*EXTRAIT*
↓↓↓

Pourquoi la N-VA doit sauver le Vlaams Belang

Se rendre incontournable au parlement flamand au soir des élections de mai 2014 : la clé de la stratégie de la N-VA passe par la bonne tenue électorale du Vlaams Belang. En lui abandonnant les obsessions communautaires pour se rabattre sur la priorité socio-économique.

C’est un parti au tapis. Tenu désormais pour quantité presque négligeable. Et que certains croient même déjà pouvoir enterrer. Y a pas photo : le Vlaams Belang ne fait plus rêver une grande partie de la Flandre et ne fait plus frémir le pays. Le cauchemar n’est plus qu’un mauvais souvenir : l’extrême droite flamande raciste et triomphante, qui a volé de victoire en victoire jusqu’au scrutin fédéral de 2007. Jusqu’à capter 24 % des voix flamandes au scrutin régional de 2004 et devenir, de fait, le premier parti de Flandre.

Plus lourde a été la chute. Première vraie défaite électorale aux régionales et européennes de 2009, graves dissensions internes, à peine 12,4 % de voix engrangées au dernier scrutin fédéral de 2010. Le Vlaams Belang est tombé de haut. Sans trop savoir s’il a déjà touché le fond.

↑↑↑

*EXERCICES À RÉALISER*
A: D'après l'extrait sur le Vlaams Belang, répondez aux questions suivantes :
(i) Quelle part des voix flamandes le parti a-t-il captée au scrutin régional de 2004 ?
(ii) Quel pourcentage de voix a-t-il engrangé au scrutin fédéral de 2010 ?
(iii) Lors de quels scrutins le parti a-t-il subi sa première vraie défaite électorale ?
B: Traduisez en anglais la phrase de l'extrait sur le Vlaams Belang « Le Vlaams Belang est tombé de haut. »
C: Poursuivez l'extrait sur le Vlaams Belang à partir de sa dernière phrase.
Les lignes ci-après constituent un matériau indépendant de l'extrait sur le Vlaams Belang.

*MATÉRIAU*
↓↓↓

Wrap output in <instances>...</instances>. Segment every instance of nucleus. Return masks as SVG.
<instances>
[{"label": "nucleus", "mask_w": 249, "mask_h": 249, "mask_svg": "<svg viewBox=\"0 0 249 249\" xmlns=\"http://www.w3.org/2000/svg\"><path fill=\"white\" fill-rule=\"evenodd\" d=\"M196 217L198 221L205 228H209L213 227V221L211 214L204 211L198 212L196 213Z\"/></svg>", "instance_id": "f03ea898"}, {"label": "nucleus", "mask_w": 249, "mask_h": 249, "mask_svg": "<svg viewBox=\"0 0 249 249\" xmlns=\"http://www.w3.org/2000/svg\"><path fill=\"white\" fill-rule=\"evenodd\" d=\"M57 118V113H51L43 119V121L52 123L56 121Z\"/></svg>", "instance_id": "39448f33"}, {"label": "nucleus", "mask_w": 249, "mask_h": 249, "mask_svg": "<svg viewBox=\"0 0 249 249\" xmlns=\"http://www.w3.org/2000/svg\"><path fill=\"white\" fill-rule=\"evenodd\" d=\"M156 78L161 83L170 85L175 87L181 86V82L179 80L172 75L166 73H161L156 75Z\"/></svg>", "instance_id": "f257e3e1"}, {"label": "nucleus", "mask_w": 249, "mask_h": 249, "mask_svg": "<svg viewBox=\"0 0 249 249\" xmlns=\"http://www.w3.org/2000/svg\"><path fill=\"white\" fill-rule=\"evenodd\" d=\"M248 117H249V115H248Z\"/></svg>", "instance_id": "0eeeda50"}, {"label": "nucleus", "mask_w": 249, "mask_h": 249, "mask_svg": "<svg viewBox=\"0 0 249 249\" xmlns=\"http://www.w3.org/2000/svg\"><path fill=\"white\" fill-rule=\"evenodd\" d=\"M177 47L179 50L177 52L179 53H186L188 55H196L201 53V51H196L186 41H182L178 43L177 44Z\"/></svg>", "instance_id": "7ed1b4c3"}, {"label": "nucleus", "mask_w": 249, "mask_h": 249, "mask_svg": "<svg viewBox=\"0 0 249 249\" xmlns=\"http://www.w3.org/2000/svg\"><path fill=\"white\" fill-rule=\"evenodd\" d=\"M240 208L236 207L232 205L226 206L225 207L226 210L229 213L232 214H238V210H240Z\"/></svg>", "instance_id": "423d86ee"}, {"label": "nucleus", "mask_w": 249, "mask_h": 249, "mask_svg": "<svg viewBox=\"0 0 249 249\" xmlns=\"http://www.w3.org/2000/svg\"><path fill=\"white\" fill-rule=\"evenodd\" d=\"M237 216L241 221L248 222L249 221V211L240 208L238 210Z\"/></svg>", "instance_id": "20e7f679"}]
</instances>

↑↑↑

*CORRIGÉ DES EXERCICES*
A:
(i) 24 % des voix flamandes.
(ii) À peine 12,4 %.
(iii) Aux régionales et européennes de 2009.

B: The Vlaams Belang fell from a great height.

C:
Déclin aussi spectaculaire que l’envol de la N-VA qui lui a volé la vedette. Le Belang, combien de divisions ? Onze députés fédéraux, quatre sénateurs et dix-huit parlementaires régionaux, soit toujours un de plus que la N-VA au parlement flamand.

Plus pour longtemps, sans doute : les perspectives en vue du triple rendez-vous électoral du 25 mai 2014 (fédéral, régional, européen) s’annoncent peu réjouissantes. Mais pas désespérées. Le Vlaams Belang connaît des hauts et des bas au fil des sondages. Piquant : ses scores en dents de scie coïncident systématiquement avec les soubresauts à la baisse ou à la hausse qu’enregistre la N-VA.

N-VA qui rit. Belang qui pleure. Et inversement

Février 2013 : la N-VA grimpe à 39 % des intentions de vote en Flandre, alors que le VB pique du nez à 6,8 %. Mai : la N-VA est annoncée en net recul à 32,8 % des voix, le Vlaams Belang connaît un rebond tout aussi spectaculaire, pointé à 11,4 %. Rebelote début septembre : la N-VA, à 30,7 % des intentions de vote, décroche son plus mauvais score depuis le scrutin de 2010, le Vlaams Belang est crédité de 11,9 %.

N-VA qui rit, Belang qui pleure. Et inversement. Rien ne se crée, rien ne se perd, tout se transforme au sein de la mouvance nationaliste flamande. Bart De Wever et ses conseillers en stratégie ont tout intérêt à méditer la théorie des vases communicants. Mal assimilé, ce principe peut contrarier leur marche vers le pouvoir.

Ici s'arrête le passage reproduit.